Aladwan responded to her suspension with a gleeful display of appreciation for having achieved her social-media martyrdom: “Thank God for everything. Let this decision stand as the definitive proof that there is no independent British medical regulation. The ‘israeli’ (sic) and jewish (sic) lobby decide who can and cannot practise medicine in Britain.… My gratitude to every single person who has supported our just cause is boundless. What an honour it is to sacrifice for our people. Free Palestine and Britain from jewish (sic) supremacy.”
Should it matter to the Jewish community that although Aladwan got what she deserved, it was also what she wanted?
Here’s a slightly different incident that has captured headlines this week. There is a park in Dublin named after Chaim Herzog, Ireland’s first chief rabbi and later president of Israel. Herzog cut an admirable figure. As Israeli Diaspora Minister Amichai Chikli posted, Herzog joined the British military during World War II because Ireland was officially neutral. “He landed in Normandy, fought through Belgium and the Netherlands, crossed the Rhine, and entered Bergen Belsen, where he encountered starvation, mass death, and the ruins of humanity left behind by fascist cruelty.”
Chaim Herzog was also the father of current Israeli President Isaac Herzog. During the Gaza war, anti-Israel activists spurred on a campaign to get the Dublin city council to rename the park. The undisguised hatefulness of the petition inspired disgust even from Ireland’s prime minister. Amid the Jewish community’s uproar, a social media campaign to quash the name change from Irish Jewish activist Rachel Moiselle took off. Israel weighed in. Dublin backed off, pulling the petition at least for now.

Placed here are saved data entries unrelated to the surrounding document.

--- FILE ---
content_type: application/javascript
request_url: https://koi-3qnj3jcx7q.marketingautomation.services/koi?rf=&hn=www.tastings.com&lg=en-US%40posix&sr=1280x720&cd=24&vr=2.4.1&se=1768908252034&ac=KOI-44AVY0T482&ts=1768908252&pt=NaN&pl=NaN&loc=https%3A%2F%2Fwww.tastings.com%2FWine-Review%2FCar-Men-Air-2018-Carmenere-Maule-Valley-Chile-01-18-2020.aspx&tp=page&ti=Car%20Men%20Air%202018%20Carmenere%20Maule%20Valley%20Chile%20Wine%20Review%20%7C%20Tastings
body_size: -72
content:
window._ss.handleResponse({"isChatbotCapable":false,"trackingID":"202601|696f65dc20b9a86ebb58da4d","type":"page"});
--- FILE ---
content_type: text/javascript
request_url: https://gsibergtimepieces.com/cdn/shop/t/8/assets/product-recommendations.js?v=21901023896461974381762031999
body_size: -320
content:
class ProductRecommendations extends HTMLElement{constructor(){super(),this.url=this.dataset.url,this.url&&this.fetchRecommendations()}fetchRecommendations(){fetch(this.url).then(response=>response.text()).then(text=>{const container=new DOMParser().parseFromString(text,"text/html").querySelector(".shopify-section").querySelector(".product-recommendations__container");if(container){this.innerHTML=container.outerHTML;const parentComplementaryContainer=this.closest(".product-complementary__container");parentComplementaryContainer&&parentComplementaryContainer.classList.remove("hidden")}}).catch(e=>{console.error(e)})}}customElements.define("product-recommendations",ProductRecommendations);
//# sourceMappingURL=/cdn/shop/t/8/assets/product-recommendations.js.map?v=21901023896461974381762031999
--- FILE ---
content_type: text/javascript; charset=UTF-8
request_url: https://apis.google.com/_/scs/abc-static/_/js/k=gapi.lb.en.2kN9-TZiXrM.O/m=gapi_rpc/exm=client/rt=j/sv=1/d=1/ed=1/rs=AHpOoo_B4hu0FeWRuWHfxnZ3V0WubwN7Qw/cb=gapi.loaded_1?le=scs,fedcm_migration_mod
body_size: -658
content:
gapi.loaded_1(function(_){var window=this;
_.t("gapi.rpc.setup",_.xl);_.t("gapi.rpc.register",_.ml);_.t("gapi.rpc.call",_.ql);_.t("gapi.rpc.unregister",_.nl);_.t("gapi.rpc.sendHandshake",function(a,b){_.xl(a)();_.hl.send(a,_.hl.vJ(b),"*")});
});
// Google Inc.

It was a victory for the Jewish community’s determination to make its voice heard even amid the atmosphere of anti-Semitic intimidation prevailing in Ireland.
In other words, this was decidedly not what anti-Jewish activists wanted, in contrast to Aladwan’s case. Yet the reaction was the same. “The optics will appear to show these senior Irish politicians carrying out the instructions of the Israeli lobby, and it’s very hard to argue with a view when we see the actual result,” one council member said, according to JTA. Another added: “This was a full court press by the Zionist lobby, and they think they will win it. They will not win this.” A third: “I’m further convinced that whatever phone calls was made to our CEO and to other officials probably emanated from Israeli intelligence attached to the Israeli Defense Force.”
Should it matter to the Jewish community that pro-Palestinian Dubliners are angry about this result and claiming that it confirms the truth of popular anti-Semitic conspiracy theories?
This is a question American Jews were asking themselves during the uproar over remarks made by Heritage Foundation President Kevin Roberts: If Roberts was forced to resign, would that make it look like there really was a “venomous coalition” of “globalists” pulling the strings and setting their own rules?
Taken together, the three preceding examples give us the answer. The first and second cases tell us that anti-Semites will respond to any successful assertion of Jewish rights and dignity in identical ways, raising the specter of a powerful Jewish puppeteering cabal. The third case shows us that those inclined to scapegoat Jews or to paint them as disloyal will do so as a first, not as a last, line of defense. And no one who complained of Jewish influence will change their mind when the person under fire—in this case Roberts—suffers no professional consequences.
Anti-Semitism is a matryoshka doll of conspiracy theories, and conspiracy theories are famously resistant to facts that would otherwise undermine their animating assumptions. Jews should stand up for themselves because it’s the right thing to do. Conspiracy theorists deserve no veto power. It is not the Jewish community’s obligation to save anti-Semites from the consequences of their own actions.